The science behind protein folding
Proteins are tiny biological machines. They start as a simple chain of building blocks (amino acids), then twist and fold into a precise 3D shape. That final shape is everything: it determines what the protein can do, what it can bind to, and how it behaves in the body.
Folding@home uses distributed computing to simulate these motions at massive scale. When you donate compute, you help scientists run more simulations, explore more hypotheses, and accelerate research that would otherwise take far longer.
First: what is a protein?
A simple, intuitive mental model that sticks.
Think “beads on a string.”
A protein starts as a chain of amino acids — like a long necklace. But unlike jewelry, this chain is constantly moving, bumping into itself, and exploring shapes.
Folding is the “click” into function.
The chain settles into shapes that are energetically stable — like a crumpled piece of paper finding a final rest.

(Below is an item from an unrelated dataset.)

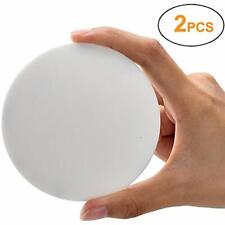 Door Knob Wall Shield, White Round Soft Rubber Protector Self Adhesive Handle 2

The final 3D form controls how the protein behaves: what it binds to, what it catalyzes, and what it signals.
Why drugs care: pockets and interactions.
Many medicines work by fitting into a “pocket” on a protein (like a key into a lock). Simulations help reveal where those pockets form, how they open and close, and how a molecule might bind.

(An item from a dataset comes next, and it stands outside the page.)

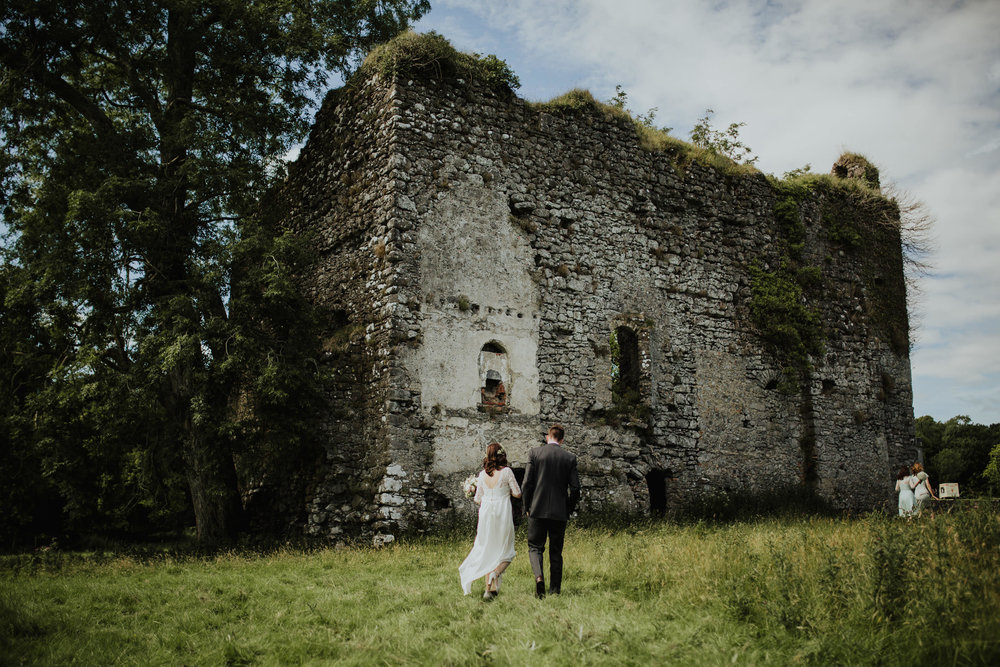 a+s_temple_house_sligo_wedding_livia_figueiredo_793.jpg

So why do we need compute?
Because atoms move… a lot.
Simulations are made of tiny time-slices.
To model protein motion, researchers compute the forces on atoms, then advance the system by a tiny time step… and do it again. And again. Millions (or billions) of times.
Why GPUs are so powerful for this.
Many simulation calculations are “the same math repeated across lots of atoms.” GPUs are designed for massively parallel work like that — which is why modern GPUs can contribute dramatically more folding throughput than CPU-only systems.